DATA SUPPLIED
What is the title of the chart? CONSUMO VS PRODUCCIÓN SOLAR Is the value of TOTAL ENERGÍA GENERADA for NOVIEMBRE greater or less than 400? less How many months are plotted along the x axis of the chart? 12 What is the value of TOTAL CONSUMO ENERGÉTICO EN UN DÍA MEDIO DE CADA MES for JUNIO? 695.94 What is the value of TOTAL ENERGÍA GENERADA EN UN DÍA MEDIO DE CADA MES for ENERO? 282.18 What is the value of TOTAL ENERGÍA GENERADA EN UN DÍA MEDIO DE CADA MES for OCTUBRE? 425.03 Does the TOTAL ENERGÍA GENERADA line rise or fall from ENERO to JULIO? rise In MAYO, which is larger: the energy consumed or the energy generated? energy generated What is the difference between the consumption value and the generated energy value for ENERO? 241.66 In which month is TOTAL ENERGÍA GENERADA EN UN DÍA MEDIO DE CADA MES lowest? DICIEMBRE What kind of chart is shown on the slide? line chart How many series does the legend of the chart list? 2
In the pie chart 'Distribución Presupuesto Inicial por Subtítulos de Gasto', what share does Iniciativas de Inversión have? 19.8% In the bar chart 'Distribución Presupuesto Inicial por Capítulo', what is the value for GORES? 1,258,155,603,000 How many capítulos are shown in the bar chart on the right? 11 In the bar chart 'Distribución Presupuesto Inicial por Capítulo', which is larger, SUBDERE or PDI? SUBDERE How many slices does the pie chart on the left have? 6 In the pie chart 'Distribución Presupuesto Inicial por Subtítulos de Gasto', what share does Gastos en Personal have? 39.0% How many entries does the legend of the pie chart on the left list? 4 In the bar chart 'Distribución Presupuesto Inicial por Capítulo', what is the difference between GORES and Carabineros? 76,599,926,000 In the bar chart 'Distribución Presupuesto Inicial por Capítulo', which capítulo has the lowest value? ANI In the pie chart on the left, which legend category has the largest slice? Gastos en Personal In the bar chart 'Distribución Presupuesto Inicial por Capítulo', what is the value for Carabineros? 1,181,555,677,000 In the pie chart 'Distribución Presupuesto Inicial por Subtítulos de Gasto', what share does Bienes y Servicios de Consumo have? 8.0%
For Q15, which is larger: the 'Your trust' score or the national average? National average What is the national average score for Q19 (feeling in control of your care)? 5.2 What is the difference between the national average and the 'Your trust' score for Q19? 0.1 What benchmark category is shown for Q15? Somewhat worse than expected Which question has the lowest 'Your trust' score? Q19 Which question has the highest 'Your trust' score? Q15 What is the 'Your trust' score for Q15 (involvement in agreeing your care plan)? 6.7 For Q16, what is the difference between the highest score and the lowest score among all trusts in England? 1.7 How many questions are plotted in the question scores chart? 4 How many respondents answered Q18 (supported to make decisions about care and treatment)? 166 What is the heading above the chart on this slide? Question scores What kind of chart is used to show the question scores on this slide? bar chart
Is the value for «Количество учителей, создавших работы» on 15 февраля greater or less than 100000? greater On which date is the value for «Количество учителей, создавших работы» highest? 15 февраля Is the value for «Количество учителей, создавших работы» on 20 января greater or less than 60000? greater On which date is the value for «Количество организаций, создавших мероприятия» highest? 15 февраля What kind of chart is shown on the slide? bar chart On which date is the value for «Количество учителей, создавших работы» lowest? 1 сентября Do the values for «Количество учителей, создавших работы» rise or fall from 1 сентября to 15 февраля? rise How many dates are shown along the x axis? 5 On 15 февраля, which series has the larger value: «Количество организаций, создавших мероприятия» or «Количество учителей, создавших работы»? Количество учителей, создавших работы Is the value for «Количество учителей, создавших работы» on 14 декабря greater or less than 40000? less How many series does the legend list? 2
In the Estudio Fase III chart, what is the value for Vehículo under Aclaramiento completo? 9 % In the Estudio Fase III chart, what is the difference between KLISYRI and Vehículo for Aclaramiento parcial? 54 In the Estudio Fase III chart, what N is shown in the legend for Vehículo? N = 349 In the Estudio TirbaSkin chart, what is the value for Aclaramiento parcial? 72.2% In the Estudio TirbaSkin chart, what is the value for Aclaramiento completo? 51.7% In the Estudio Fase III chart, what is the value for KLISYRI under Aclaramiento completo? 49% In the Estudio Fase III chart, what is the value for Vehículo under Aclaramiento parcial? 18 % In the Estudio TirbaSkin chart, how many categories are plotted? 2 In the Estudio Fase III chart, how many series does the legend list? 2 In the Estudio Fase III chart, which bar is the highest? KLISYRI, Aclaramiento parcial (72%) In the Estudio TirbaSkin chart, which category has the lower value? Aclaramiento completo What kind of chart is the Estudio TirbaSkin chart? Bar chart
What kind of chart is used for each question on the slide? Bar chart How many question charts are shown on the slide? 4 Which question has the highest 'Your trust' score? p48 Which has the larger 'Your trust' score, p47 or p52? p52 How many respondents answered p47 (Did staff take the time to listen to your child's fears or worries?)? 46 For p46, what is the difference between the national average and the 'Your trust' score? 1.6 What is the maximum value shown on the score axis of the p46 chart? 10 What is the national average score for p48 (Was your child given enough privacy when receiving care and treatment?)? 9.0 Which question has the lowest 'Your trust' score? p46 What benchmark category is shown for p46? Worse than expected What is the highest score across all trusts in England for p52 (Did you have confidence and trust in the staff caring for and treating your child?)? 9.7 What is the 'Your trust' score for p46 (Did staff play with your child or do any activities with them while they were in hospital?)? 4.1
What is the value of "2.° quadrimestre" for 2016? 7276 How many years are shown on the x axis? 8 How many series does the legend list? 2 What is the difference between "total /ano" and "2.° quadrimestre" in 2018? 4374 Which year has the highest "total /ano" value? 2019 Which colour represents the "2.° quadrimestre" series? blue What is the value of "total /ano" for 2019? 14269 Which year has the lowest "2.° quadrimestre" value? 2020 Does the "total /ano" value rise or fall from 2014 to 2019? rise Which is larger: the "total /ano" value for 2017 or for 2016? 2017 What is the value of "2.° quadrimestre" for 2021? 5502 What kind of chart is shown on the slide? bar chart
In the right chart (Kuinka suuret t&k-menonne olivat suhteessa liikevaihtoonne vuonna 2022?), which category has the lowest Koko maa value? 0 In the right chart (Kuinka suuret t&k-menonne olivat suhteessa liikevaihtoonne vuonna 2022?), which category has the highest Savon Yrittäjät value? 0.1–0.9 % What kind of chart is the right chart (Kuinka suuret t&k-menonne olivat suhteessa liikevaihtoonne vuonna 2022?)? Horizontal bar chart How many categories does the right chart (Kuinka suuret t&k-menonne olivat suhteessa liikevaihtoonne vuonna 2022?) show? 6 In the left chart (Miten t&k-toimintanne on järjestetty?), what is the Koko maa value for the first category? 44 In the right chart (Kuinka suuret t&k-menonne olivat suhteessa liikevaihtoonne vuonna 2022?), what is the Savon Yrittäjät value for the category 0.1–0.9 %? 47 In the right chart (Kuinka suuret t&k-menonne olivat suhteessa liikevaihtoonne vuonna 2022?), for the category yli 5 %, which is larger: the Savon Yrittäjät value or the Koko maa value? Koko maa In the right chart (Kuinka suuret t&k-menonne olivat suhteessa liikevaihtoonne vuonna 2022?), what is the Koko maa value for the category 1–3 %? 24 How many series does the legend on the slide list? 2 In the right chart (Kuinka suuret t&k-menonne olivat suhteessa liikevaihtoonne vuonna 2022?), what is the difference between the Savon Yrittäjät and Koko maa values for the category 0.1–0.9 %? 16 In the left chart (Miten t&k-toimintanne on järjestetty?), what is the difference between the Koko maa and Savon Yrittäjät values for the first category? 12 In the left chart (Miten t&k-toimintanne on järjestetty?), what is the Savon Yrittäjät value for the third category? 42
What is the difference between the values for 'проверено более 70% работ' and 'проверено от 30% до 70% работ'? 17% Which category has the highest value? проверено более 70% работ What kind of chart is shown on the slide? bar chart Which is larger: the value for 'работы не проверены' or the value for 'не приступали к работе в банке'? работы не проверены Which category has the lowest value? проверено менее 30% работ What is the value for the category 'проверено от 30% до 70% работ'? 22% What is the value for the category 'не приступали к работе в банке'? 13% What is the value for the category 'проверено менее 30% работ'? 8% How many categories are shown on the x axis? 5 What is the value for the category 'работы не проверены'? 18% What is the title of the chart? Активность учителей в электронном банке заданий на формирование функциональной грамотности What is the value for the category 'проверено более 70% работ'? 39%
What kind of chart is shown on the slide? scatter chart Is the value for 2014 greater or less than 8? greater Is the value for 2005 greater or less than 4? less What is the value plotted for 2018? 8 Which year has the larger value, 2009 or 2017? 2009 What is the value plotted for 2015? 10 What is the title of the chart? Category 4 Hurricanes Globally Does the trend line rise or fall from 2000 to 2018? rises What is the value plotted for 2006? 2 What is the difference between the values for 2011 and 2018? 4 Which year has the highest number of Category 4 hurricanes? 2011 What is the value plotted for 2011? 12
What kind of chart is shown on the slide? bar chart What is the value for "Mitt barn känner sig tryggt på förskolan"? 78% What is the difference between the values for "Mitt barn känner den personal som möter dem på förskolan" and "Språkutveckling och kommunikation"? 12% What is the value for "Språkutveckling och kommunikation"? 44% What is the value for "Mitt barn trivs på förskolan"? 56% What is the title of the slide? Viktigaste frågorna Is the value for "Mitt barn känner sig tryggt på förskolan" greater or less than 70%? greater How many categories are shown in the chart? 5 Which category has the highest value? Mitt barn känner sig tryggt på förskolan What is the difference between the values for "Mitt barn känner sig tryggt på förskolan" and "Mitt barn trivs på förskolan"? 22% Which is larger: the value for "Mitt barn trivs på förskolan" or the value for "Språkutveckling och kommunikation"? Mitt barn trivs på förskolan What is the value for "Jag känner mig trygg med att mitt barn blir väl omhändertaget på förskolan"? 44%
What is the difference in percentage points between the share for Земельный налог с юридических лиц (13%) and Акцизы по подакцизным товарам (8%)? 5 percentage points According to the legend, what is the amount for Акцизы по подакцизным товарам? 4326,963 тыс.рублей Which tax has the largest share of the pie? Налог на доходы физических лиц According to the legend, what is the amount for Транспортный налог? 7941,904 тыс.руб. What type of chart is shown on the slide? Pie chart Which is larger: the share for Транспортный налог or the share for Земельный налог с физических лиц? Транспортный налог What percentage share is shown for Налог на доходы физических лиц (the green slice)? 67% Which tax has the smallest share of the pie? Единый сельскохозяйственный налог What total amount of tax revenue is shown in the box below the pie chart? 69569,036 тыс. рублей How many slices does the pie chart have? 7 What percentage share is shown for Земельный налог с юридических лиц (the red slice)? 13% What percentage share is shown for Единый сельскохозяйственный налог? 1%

TASK
Rewrite the lines from the start through the line containing "Consumo have? 8.0%", replacing "x axis" with "horizontal axis" and leaving everything else the same.

RESPONSE BELOW
What is the title of the chart? CONSUMO VS PRODUCCIÓN SOLAR Is the value of TOTAL ENERGÍA GENERADA for NOVIEMBRE greater or less than 400? less How many months are plotted along the horizontal axis of the chart? 12 What is the value of TOTAL CONSUMO ENERGÉTICO EN UN DÍA MEDIO DE CADA MES for JUNIO? 695.94 What is the value of TOTAL ENERGÍA GENERADA EN UN DÍA MEDIO DE CADA MES for ENERO? 282.18 What is the value of TOTAL ENERGÍA GENERADA EN UN DÍA MEDIO DE CADA MES for OCTUBRE? 425.03 Does the TOTAL ENERGÍA GENERADA line rise or fall from ENERO to JULIO? rise In MAYO, which is larger: the energy consumed or the energy generated? energy generated What is the difference between the consumption value and the generated energy value for ENERO? 241.66 In which month is TOTAL ENERGÍA GENERADA EN UN DÍA MEDIO DE CADA MES lowest? DICIEMBRE What kind of chart is shown on the slide? line chart How many series does the legend of the chart list? 2
In the pie chart 'Distribución Presupuesto Inicial por Subtítulos de Gasto', what share does Iniciativas de Inversión have? 19.8% In the bar chart 'Distribución Presupuesto Inicial por Capítulo', what is the value for GORES? 1,258,155,603,000 How many capítulos are shown in the bar chart on the right? 11 In the bar chart 'Distribución Presupuesto Inicial por Capítulo', which is larger, SUBDERE or PDI? SUBDERE How many slices does the pie chart on the left have? 6 In the pie chart 'Distribución Presupuesto Inicial por Subtítulos de Gasto', what share does Gastos en Personal have? 39.0% How many entries does the legend of the pie chart on the left list? 4 In the bar chart 'Distribución Presupuesto Inicial por Capítulo', what is the difference between GORES and Carabineros? 76,599,926,000 In the bar chart 'Distribución Presupuesto Inicial por Capítulo', which capítulo has the lowest value? ANI In the pie chart on the left, which legend category has the largest slice? Gastos en Personal In the bar chart 'Distribución Presupuesto Inicial por Capítulo', what is the value for Carabineros? 1,181,555,677,000 In the pie chart 'Distribución Presupuesto Inicial por Subtítulos de Gasto', what share does Bienes y Servicios de Consumo have? 8.0%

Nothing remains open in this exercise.